Investigation of microglial- versus macrophage-derived membrane-anchored tumor necrosis factor in spinal cord injury

Spinal cord injury (SCI) is a devastating neurological condition that can result in loss of sensation and motor control, having tremendous consequences for the individual affected and their care-givers. SCI initiates two main mechanisms of injury; the primary and the secondary injury. The primary injury is inevitable following SCI, but it leads to the secondary injury, which consists of a cascade of detrimental events contributing to further damage to the spinal cord. Therefore, it is also the secondary injury which are the target for therapeutic strategies following SCI. One major event of the secondary injury is the neuroinflammatory response. The neuroinflammatory response has shown to be involved in the progression of injury, however it is also essential for the repairment following SCI. The complexity of neuroinflammation following SCI is thought to be depended on the release of inflammatory mediators and activation state of immune cells and an important inflammatory mediator following SCI is tumor necrosis factor (TNF). TNF exists in a transmembrane bound form (tmTNF) and in a soluble form (solTNF), and their activity is mediated through the TNF receptors (TNFR), TNFR1 and TNFR2. Although both forms of TNF are capable to bind to both receptors, activation of TNFR1 is mostly mediated by solTNF and TNFR2 activity by tmTNF. TNF has shown to have substantial effect on the neuroinflammation and outcome following SCI. However, the heterogenic role of TNF in neuroinflammation challenge the development of an efficient anti-TNF strategy
following SCI.


Thus, the overall aim of this thesis was to increase the knowledge of TNF’s role following SCI, and to identify the temporal and cellular expression of TNF following SCI, together with the expression of TNFR1 and TNFR2. We wanted to uncover the role of microglial-derived versus leukocytederived TNF following SCI, and the dichotomy of function for tmTNF and solTNF following SCI. The current knowledge of TNF following SCI was reviewed, and TNF’s expression and function were further investigated using a moderate thoracic contusive SCI model in C57BL/6J mice or transgenic mouse strains, and with pharmacological intervention.

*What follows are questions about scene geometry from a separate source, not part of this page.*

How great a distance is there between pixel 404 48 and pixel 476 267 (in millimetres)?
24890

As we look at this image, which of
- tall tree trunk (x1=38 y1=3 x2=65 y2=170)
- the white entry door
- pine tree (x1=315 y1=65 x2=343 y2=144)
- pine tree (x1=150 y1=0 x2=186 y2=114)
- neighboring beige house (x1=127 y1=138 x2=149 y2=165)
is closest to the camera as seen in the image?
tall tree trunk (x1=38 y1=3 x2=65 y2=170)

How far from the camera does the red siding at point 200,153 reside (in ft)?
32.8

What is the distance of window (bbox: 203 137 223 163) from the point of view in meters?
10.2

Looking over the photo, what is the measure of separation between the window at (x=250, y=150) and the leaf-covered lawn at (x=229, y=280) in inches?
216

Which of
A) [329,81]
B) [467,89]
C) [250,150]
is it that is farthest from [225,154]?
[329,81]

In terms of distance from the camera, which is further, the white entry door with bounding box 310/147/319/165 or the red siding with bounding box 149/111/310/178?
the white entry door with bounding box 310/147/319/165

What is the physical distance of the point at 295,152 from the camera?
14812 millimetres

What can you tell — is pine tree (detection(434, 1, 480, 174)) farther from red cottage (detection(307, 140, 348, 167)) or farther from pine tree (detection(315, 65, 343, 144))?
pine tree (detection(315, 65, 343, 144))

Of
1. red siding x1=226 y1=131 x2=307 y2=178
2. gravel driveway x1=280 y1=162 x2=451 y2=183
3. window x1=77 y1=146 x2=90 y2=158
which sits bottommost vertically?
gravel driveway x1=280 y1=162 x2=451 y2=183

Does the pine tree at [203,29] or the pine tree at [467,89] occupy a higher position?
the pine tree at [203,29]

In Manuscripts I, we provided an overview of the current knowledge of TNF expression and the potential effect of TNF manipulation following SCI.


We found the expression of TNF to be increased in the acute and delayed phase following, in Manuscript II, together with an increase of TNFR1 and TNFR2. TNF was shown to co-localize with
CD11b+ immune cells in the delayed phase, while TNFR1 was found on degenerative MAP2+ neurons and CD68+ microglia/macrophages and TNFR2 on astrocytes and CD68+ microglia/macrophages. TNF and TNFRs was also found to co-localize with similar cell types in postmortem spinal cord tissue
from humans. Moreover, a robust neuroinflammatory response followed with activated microglia and infiltrating leukocytes.


In Manuscript III, we showed that conditional ablation of leukocyte-derived TNF in mice, decreased injury volume and improved functional recovery following SCI compared to wildtype and this seemed to be mediated by reduced apoptosis. However, conditional ablation of microglial-derived TNF did not show to alter the functional recovery following SCI compared to wildtype.
Finally, in Manuscript IV we found inhibition of solTNF using XPro1595 to improve functional recovery in mice, and to enhance a more regenerative environment following SCI, possibly by
altering the phagocytotic properties of microglia.


In conclusion, the results presented in this thesis demonstrate that TNF plays a significant role in the acute and delayed phase following SCI, and the detrimental function of TNF is mediated by peripheral leukocytes and solTNF. Thus, selectively inhibition of solTNF might represent as a promising antiTNF strategy following SCI.